Dr. Jeraisy, a well-known plastic surgeon, has a reputation for being one of the best surgeons for reconstructive nose surgery. Dr. Jeraisy enjoys a rather substantial degree of market power in this market. She has estimated demand for her work to be:

Q = 480 – 0.2P
Where Q is the number of nose operations performed monthly and P the price of a nose operation.
• What is the inverse demand function for Dr. Jeraisy’s services?
• What is the marginal revenue function?
The average variable cost function for reconstructive nose surgery is estimated to be: AVC = 2Q2 – 15Q + 400
Where AVC is average variable cost (measured in dollars) and Q is the number of operations per month. The doctor’s fixed costs each month are US$8000
• If the doctor wishes to maximize her profit, how many nose operations should she perform each month?
• What price should Dr. Jeraisy charge to perform a nose operation?
• How much profit does she earn each month?

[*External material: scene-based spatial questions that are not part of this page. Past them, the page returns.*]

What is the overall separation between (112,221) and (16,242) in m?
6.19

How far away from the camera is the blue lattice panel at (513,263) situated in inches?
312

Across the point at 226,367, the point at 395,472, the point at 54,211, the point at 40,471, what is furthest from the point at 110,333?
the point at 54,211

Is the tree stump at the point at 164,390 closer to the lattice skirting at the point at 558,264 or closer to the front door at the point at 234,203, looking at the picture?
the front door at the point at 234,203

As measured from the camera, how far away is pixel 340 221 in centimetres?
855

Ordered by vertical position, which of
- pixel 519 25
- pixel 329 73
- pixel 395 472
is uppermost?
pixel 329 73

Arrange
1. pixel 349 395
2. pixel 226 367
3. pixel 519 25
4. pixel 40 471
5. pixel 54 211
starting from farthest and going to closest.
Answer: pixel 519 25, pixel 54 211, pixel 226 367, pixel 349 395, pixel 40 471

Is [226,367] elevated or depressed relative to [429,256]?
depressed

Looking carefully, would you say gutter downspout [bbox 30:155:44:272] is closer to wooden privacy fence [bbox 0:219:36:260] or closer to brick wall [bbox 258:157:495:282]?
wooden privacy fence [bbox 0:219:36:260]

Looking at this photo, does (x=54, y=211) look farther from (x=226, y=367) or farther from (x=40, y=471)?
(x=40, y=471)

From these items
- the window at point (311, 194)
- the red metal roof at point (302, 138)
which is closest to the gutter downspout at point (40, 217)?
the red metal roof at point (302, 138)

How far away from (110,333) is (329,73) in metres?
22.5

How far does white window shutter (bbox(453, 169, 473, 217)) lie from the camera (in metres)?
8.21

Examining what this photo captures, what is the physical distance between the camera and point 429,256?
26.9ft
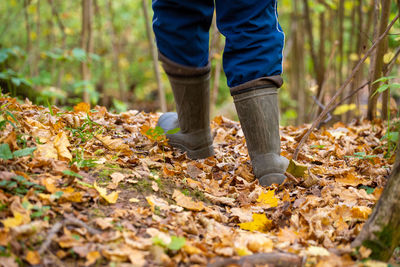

To find the inverse demand function, we need to solve the demand equation for P.

Given: Q = 480 - 0.2P

Rearranging the equation, we get:
0.2P = 480 - Q

Dividing both sides by 0.2, we have:
P = (480 - Q)/0.2

So the inverse demand function for Dr. Jeraisy's services is:
P = 2400 - 5Q

To find the marginal revenue function, we differentiate the inverse demand function with respect to Q.

dP/dQ = -5

Therefore, the marginal revenue function is:
MR = -5

To maximize profit, a firm should produce where marginal revenue (MR) is equal to marginal cost (MC). In this case, the marginal cost is the derivative of the average variable cost function.

AVC = 2Q^2 - 15Q + 400

Taking the derivative of the average variable cost function:
dAVC/dQ = 4Q - 15

To find the profit-maximizing quantity, set MR equal to MC:
-5 = 4Q - 15

Solving for Q, we get:
4Q = 10
Q = 2.5

Since we cannot perform fractional operations, Dr. Jeraisy should perform 2 nose operations per month to maximize profit.

To determine the price she should charge, substitute the optimal quantity (Q = 2) into the inverse demand function:
P = 2400 - 5Q
P = 2400 - 5(2)
P = 2400 - 10
P = 2390

Therefore, Dr. Jeraisy should charge a price of $2390 per nose operation.

To calculate the monthly profit, we need to subtract the total cost from the total revenue.

Total revenue = price x quantity
Total revenue = $2390 x 2
Total revenue = $4780

Total cost consists of fixed costs and variable costs.

Fixed costs = $8000

Variable costs can be determined by substituting the quantity (Q = 2) into the average variable cost function:
AVC = 2Q^2 - 15Q + 400
AVC = 2(2)^2 - 15(2) + 400
AVC = 8 - 30 + 400
AVC = 378

Total cost = fixed costs + variable costs
Total cost = $8000 + $378
Total cost = $8378

Profit = Total revenue - Total cost
Profit = $4780 - $8378
Profit = -$3598

Hence, Dr. Jeraisy incurs a loss of $3598 per month.